**Consigne 1:** D'après l'extrait sur la Fed, entre quels niveaux restent les taux ?
**Consigne 2:** Pour chacune des affirmations suivantes, dites si elle correspond à l'extrait sur la Fed, en citant les mots qui le montrent : (a) Trump parle beaucoup moins depuis quelques jours. (b) Les marchés restent calmes. (c) Powell n'était déjà plus à son poste avant ce matin.
**Consigne 3:** Recopiez le passage de l'extrait sur la Fed qui va de « Vous l’aurez compris, l’ambiance » jusqu'à « matin quoi ? » compris.

**Extrait choisi:**
Vous l’aurez compris, l’ambiance est à son top. Powell garde la ligne, Trump râle et fait la gueule, tout le monde semble vouloir lui résister et il vrai que depuis quelques jours il est bien plus silencieux. Je ne sais pas si c’est bon signe, mais j’ai peur que la riposte ou le retour au premier plan, soit relativement spectaculaire. Et les marchés pendant ce temps-là ? Ils stressent. Parce que si la Fed devient un outil politique, c’est la crédibilité du système qui s’effondre. Mais pour l’instant, statu quo. Les taux restent entre 4,25 % et 4,5 %, et on attend la suite du feuilleton. Et jusqu’à ce matin, Powell était encore en place. Pas de faute grave, pas de disparation inexpliquée, pas de vol en direction de Guantanamo prévu sur CIA airlines ces prochaines heures…

Et ce matin quoi ?

Données enregistrées
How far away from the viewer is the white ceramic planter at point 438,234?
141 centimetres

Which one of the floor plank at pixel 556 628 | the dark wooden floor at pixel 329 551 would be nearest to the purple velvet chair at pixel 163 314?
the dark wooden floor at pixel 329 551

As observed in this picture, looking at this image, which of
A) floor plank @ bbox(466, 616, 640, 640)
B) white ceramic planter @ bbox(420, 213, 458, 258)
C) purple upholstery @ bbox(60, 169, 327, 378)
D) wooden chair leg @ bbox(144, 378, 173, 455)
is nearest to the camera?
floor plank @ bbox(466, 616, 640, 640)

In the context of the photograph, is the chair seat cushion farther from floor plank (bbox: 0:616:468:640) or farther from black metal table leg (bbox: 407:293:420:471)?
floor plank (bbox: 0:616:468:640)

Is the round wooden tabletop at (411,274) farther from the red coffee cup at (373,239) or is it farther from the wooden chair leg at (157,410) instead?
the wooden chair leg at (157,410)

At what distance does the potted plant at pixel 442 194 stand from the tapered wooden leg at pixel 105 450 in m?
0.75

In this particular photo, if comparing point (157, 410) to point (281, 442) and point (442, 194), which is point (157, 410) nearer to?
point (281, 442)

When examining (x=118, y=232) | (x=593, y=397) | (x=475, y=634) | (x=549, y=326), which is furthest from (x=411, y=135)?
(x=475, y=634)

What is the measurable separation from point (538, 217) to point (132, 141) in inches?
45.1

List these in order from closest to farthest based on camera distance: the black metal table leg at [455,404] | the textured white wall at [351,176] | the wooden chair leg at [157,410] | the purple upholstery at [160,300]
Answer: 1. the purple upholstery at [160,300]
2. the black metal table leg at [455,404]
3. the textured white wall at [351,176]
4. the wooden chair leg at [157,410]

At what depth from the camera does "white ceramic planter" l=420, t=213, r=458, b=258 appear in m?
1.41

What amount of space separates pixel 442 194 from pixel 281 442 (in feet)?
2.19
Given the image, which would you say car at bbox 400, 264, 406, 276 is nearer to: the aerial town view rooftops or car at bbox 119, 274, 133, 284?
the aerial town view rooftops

...

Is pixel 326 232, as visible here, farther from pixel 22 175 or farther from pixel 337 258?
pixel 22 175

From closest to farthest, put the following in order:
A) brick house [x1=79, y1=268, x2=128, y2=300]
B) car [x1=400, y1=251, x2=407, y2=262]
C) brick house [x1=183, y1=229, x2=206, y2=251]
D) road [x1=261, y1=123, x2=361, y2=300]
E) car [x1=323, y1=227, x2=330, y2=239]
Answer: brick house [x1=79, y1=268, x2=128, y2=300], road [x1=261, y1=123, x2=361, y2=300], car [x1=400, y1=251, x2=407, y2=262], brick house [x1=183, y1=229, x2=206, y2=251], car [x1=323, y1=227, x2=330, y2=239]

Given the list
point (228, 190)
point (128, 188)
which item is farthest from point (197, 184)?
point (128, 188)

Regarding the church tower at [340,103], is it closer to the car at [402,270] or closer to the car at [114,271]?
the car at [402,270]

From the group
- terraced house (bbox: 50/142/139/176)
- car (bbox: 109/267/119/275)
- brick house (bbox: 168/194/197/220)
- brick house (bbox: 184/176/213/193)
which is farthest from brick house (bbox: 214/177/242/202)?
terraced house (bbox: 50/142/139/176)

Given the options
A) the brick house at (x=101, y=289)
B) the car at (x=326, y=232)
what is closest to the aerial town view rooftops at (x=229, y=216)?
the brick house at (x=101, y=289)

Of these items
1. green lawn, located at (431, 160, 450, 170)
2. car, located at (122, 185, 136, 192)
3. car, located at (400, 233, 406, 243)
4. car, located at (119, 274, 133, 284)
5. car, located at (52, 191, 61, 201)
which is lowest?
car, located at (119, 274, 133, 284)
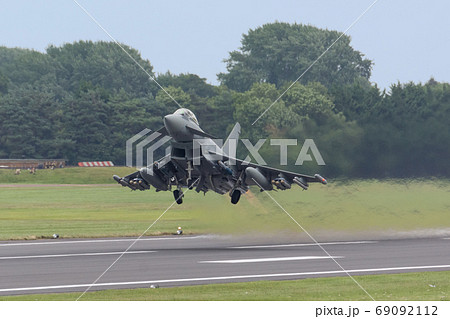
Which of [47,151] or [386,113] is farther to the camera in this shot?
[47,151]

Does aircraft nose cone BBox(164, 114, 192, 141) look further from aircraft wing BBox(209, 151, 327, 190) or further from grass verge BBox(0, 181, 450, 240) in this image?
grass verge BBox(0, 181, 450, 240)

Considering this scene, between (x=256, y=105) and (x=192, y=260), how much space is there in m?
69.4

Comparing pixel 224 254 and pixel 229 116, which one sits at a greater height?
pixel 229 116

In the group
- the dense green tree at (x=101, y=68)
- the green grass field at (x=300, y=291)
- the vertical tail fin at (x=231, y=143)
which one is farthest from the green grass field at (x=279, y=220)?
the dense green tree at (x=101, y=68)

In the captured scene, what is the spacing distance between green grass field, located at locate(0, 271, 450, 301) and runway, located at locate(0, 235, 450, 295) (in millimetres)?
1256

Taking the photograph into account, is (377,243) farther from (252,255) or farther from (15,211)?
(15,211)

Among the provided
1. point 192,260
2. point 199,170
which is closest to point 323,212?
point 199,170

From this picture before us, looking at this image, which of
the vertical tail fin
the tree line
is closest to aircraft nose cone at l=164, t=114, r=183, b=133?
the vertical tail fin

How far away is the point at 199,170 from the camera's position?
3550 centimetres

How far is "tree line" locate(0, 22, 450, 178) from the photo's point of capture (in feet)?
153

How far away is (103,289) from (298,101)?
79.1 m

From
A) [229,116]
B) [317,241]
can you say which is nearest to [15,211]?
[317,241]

**Réponse 1:** Entre 4,25 % et 4,5 %.

**Réponse 2:**
(a) Oui : « depuis quelques jours il est bien plus silencieux »
(b) Non : « Ils stressent. »
(c) Non : « jusqu’à ce matin, Powell était encore en place »

**Réponse 3:**
Vous l’aurez compris, l’ambiance est à son top. Powell garde la ligne, Trump râle et fait la gueule, tout le monde semble vouloir lui résister et il vrai que depuis quelques jours il est bien plus silencieux. Je ne sais pas si c’est bon signe, mais j’ai peur que la riposte ou le retour au premier plan, soit relativement spectaculaire. Et les marchés pendant ce temps-là ? Ils stressent. Parce que si la Fed devient un outil politique, c’est la crédibilité du système qui s’effondre. Mais pour l’instant, statu quo. Les taux restent entre 4,25 % et 4,5 %, et on attend la suite du feuilleton. Et jusqu’à ce matin, Powell était encore en place. Pas de faute grave, pas de disparation inexpliquée, pas de vol en direction de Guantanamo prévu sur CIA airlines ces prochaines heures…

Et ce matin quoi ?